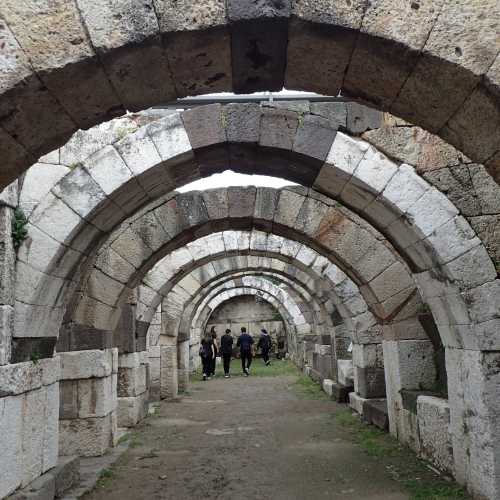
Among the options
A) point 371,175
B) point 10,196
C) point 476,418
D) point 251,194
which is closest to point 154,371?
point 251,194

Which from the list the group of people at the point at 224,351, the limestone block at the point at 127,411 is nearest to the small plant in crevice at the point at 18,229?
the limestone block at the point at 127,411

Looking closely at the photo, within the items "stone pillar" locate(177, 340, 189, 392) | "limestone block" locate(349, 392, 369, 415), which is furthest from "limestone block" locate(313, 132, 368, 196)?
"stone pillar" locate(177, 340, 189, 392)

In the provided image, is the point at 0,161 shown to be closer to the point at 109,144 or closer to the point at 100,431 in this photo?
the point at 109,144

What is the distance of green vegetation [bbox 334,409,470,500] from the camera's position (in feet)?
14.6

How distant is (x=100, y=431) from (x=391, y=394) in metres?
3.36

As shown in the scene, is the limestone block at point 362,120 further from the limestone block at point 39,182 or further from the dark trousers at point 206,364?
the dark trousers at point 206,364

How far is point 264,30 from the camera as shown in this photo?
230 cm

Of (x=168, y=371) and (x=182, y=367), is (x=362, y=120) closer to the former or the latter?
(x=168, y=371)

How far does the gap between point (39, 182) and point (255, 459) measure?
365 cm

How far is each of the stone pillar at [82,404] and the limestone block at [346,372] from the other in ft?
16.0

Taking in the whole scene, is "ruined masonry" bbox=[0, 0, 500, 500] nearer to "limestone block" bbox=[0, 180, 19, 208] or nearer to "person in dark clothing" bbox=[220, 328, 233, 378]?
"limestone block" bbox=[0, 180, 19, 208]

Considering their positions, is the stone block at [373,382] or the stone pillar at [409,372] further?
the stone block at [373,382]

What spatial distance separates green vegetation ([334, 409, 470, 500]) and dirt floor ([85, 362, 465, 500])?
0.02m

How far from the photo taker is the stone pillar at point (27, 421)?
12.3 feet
--------------------------------
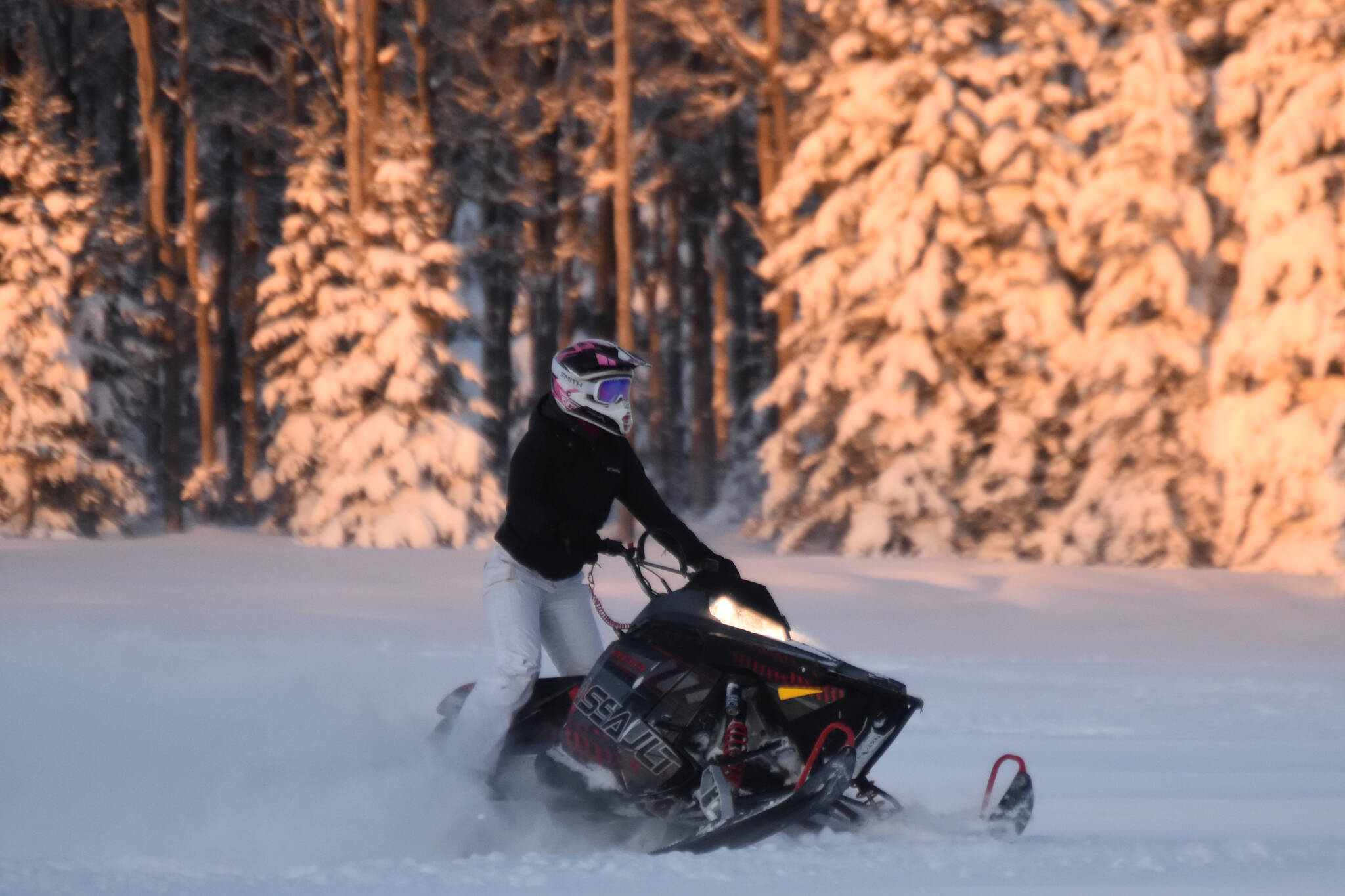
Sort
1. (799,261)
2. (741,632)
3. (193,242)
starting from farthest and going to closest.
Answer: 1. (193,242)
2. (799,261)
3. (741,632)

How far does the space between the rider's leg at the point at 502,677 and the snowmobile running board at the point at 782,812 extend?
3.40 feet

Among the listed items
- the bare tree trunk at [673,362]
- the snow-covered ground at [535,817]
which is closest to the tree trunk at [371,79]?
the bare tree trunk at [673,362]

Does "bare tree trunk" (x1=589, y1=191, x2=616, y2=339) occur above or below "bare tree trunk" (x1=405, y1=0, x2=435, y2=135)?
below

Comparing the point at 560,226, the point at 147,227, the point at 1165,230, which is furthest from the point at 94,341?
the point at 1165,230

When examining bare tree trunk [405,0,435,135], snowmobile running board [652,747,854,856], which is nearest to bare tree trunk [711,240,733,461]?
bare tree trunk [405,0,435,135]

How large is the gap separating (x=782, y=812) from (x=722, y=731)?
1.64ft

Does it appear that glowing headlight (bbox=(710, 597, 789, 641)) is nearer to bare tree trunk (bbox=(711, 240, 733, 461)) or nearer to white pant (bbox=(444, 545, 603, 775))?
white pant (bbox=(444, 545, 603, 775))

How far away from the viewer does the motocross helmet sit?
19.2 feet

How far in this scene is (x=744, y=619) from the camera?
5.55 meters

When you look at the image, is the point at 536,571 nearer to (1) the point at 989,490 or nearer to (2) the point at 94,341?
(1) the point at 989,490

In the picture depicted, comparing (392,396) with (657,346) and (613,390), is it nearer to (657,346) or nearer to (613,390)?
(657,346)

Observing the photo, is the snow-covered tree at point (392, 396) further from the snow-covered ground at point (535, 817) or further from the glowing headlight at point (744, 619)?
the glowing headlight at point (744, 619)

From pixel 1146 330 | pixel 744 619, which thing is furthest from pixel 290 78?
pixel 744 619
--------------------------------
Gib aus den Daten oben die Zeilen von der Zeile mit „Does it appear“ bis zur Zeile mit „5.55 meters“ wortgetreu wieder, beide Zeilen eingeschlossen.

Does it appear that glowing headlight (bbox=(710, 597, 789, 641)) is nearer to bare tree trunk (bbox=(711, 240, 733, 461)) or nearer to white pant (bbox=(444, 545, 603, 775))?
white pant (bbox=(444, 545, 603, 775))

How far away from the viewer does the motocross helmet sit?
19.2 feet

How far in this scene is (x=744, y=619) from the camera?
5.55 meters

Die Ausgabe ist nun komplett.